DIRECTIVE: Put each line from the start of the material through the line containing "<instances>", both included, into a JSON list of strings with one string per line, skipping any blank lines.

━━━━━ DATASET EXTRACT ━━━━━

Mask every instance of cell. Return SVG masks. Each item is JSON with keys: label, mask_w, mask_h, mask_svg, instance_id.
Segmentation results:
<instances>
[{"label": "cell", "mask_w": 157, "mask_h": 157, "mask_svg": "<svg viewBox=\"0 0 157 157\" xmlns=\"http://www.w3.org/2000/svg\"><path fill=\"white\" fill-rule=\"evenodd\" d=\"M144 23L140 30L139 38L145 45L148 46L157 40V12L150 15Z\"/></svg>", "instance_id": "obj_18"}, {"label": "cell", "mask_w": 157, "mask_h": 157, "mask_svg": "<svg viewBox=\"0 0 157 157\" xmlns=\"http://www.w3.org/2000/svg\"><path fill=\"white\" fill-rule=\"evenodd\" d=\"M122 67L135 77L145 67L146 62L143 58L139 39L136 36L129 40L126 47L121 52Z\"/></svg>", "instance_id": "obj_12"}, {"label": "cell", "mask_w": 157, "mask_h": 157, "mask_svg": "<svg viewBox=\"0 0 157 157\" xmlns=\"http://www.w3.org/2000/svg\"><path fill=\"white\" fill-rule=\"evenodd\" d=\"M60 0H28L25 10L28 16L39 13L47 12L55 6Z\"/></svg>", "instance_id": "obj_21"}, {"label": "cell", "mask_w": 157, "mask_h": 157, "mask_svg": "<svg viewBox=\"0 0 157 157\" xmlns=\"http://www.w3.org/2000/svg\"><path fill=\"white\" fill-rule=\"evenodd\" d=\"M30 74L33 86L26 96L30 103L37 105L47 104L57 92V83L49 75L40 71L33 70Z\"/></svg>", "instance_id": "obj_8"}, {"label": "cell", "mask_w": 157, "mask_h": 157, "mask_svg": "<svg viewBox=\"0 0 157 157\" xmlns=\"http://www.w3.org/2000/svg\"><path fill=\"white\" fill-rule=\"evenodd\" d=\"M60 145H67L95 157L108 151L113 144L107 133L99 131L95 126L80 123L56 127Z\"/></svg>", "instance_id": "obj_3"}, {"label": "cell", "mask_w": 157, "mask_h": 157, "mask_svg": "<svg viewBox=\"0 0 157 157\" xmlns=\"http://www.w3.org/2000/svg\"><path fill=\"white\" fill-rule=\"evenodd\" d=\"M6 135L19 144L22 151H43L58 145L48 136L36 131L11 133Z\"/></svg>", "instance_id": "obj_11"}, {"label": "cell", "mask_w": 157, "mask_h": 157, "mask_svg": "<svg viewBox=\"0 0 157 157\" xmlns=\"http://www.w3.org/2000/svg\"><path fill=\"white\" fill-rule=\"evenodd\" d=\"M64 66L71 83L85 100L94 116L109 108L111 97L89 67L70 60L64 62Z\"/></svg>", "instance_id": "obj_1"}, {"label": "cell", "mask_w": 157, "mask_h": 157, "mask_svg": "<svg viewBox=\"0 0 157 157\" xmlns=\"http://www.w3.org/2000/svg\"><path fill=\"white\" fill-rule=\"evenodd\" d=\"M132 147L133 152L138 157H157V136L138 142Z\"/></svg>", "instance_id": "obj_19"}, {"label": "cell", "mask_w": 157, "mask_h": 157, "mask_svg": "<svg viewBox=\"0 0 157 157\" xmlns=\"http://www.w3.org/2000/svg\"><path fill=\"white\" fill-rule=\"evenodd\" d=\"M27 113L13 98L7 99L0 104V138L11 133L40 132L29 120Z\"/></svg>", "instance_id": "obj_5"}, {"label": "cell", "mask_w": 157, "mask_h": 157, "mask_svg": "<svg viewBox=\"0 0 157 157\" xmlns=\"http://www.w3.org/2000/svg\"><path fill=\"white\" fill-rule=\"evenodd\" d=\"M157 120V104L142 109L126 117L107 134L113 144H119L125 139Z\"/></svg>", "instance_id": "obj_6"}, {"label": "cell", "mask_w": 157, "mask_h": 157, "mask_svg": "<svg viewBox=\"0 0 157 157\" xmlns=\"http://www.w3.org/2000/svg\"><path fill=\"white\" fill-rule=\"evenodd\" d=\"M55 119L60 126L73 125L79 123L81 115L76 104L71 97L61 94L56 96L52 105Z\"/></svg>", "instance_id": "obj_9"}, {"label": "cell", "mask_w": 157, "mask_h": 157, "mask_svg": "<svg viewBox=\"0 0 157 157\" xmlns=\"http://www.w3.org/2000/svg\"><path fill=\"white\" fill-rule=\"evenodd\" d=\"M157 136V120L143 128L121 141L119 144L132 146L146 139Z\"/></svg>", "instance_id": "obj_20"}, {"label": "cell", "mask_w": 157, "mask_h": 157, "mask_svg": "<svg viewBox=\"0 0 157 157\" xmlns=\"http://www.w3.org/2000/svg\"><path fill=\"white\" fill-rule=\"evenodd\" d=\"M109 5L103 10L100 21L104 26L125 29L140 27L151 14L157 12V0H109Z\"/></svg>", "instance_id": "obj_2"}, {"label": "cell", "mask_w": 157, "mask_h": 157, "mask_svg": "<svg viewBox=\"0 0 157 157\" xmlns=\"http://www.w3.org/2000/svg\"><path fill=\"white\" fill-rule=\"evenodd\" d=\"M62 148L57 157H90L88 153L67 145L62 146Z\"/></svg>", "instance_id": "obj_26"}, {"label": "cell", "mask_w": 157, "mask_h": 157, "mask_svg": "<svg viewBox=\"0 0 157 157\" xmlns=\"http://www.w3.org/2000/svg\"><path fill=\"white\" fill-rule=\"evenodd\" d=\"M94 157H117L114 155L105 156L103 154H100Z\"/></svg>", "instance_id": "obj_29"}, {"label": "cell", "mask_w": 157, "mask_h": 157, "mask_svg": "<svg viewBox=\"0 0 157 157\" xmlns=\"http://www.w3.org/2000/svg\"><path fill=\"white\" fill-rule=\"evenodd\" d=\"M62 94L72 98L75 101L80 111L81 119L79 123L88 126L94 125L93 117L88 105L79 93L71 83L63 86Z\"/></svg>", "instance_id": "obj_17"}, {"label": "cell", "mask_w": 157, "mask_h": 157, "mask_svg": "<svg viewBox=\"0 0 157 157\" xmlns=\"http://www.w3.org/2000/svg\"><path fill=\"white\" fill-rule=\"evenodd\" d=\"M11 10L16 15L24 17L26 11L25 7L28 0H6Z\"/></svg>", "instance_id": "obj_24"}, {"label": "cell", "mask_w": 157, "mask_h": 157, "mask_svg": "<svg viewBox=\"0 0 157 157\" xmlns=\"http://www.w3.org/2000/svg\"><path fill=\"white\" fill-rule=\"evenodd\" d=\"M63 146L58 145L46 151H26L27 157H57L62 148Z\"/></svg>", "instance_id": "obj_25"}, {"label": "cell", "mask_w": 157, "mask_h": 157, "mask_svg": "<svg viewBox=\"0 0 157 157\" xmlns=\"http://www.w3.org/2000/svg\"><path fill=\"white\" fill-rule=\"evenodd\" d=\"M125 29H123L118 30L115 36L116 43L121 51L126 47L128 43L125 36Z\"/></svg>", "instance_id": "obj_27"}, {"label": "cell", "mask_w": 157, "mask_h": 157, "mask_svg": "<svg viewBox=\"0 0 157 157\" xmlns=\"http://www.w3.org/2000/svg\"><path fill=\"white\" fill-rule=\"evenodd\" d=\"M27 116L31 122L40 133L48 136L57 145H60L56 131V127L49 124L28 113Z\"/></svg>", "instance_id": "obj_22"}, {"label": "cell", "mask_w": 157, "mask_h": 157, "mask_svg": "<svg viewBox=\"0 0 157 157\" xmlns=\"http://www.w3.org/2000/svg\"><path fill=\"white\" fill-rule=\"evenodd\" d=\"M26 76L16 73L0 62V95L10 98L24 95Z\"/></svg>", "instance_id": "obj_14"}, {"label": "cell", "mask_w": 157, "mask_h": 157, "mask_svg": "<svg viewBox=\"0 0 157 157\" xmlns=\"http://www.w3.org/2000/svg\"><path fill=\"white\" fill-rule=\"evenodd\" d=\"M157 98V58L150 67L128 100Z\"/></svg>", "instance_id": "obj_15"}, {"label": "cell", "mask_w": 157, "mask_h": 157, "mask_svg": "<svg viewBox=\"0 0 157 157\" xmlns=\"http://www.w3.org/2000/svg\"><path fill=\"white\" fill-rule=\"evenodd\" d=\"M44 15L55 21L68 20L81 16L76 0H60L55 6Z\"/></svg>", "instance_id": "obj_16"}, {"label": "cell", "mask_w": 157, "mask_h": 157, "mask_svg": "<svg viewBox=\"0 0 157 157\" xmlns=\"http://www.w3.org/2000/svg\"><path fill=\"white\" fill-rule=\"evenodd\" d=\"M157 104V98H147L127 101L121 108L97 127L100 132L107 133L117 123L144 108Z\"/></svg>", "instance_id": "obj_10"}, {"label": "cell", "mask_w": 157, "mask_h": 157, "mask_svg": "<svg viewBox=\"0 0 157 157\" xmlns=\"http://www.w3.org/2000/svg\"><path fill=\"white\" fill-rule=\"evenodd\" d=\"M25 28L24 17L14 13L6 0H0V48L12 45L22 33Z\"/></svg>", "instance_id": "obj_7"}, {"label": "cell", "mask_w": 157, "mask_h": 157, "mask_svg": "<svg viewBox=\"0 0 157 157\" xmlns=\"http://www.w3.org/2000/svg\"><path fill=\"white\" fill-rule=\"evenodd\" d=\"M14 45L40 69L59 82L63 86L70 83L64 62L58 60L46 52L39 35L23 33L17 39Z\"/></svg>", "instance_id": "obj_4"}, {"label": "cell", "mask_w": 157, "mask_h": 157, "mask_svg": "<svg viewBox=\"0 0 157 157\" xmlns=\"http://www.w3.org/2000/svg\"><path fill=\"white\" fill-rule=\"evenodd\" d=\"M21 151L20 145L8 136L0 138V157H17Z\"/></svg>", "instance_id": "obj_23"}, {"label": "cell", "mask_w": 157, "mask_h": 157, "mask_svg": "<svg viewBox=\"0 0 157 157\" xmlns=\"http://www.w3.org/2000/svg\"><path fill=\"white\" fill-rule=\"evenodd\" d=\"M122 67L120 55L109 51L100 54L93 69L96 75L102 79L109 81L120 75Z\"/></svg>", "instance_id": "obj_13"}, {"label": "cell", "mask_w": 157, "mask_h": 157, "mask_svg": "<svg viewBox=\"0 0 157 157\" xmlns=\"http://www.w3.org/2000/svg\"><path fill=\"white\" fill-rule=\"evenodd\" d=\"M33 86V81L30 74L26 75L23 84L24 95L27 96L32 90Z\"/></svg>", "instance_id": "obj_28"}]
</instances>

━━━━━

WORKED SOLUTION:
[
  "Mask every instance of cell. Return SVG masks. Each item is JSON with keys: label, mask_w, mask_h, mask_svg, instance_id.",
  "Segmentation results:",
  "<instances>"
]